IV. CONSIDERACIONES La Constitución de 1991 consagró la acción de tutela como un mecanismo de defensa judicial, subsidiaria, preferente y sumaria dirigida a la protección inmediata de los derechos fundamentales de los asociados de los abusos de las autoridades y por excepción, de los particulares. Uno de los presupuestos de esta acción es la inmediatez, elemento que adquiere gran relevancia para resolver su procedencia contra decisiones jurisdiccionales, en la medida que el reseñado precepto establece que el mecanismo de amparo tiene por objeto reclamar ante los jueces «la protección inmediata de los derechos fundamentales cuando quiera que éstos resulten vulnerados o amenazados por la acción o la omisión de cualquier autoridad pública» (subraya la Sala).

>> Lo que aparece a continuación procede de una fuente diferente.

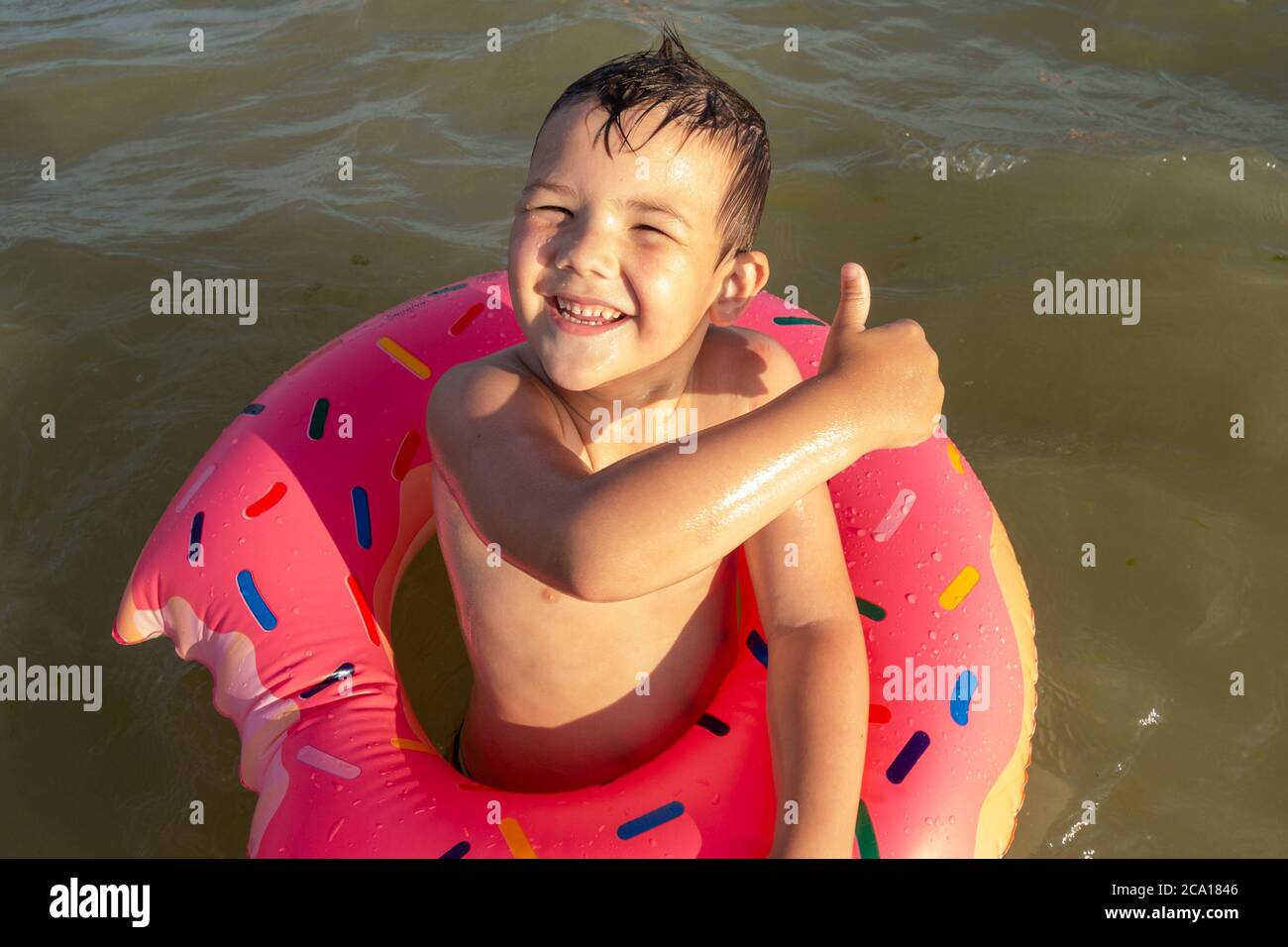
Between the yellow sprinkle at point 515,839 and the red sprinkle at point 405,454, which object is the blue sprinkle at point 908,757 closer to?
the yellow sprinkle at point 515,839

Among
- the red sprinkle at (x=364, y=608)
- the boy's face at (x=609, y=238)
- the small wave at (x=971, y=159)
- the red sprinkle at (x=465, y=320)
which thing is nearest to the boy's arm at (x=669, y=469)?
the boy's face at (x=609, y=238)

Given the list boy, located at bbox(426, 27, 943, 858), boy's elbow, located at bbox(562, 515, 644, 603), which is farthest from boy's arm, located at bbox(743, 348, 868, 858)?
boy's elbow, located at bbox(562, 515, 644, 603)

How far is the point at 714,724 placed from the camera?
2275 millimetres

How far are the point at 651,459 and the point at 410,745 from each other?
95cm

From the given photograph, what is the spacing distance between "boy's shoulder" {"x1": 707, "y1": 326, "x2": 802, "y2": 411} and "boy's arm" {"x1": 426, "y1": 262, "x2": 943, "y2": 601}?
0.31 m

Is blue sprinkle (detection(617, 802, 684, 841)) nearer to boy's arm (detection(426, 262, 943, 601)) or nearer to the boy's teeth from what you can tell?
boy's arm (detection(426, 262, 943, 601))

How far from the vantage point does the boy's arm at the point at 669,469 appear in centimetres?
167

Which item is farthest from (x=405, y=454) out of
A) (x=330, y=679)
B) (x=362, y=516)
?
(x=330, y=679)

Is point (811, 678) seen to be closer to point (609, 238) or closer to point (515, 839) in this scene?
point (515, 839)

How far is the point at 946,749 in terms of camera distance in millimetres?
2152

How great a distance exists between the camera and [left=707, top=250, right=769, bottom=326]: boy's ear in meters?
2.19

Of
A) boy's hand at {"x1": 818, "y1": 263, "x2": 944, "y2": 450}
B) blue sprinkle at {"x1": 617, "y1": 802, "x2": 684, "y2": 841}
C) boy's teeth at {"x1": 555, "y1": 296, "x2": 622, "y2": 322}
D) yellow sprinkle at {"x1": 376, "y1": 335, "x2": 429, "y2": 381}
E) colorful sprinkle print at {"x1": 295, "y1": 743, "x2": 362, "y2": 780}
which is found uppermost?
boy's teeth at {"x1": 555, "y1": 296, "x2": 622, "y2": 322}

Partiendo de este postulado, la jurisprudencia constitucional ha enfatizado que el mecanismo de amparo, pese a no tener un término de caducidad expresamente señalado en la Constitución o en la ley, «procede dentro de un término razonable y proporcionado», contado desde el momento en que se produce la vulneración o amenaza del derecho, y teniendo en cuenta las particularidades de cada caso.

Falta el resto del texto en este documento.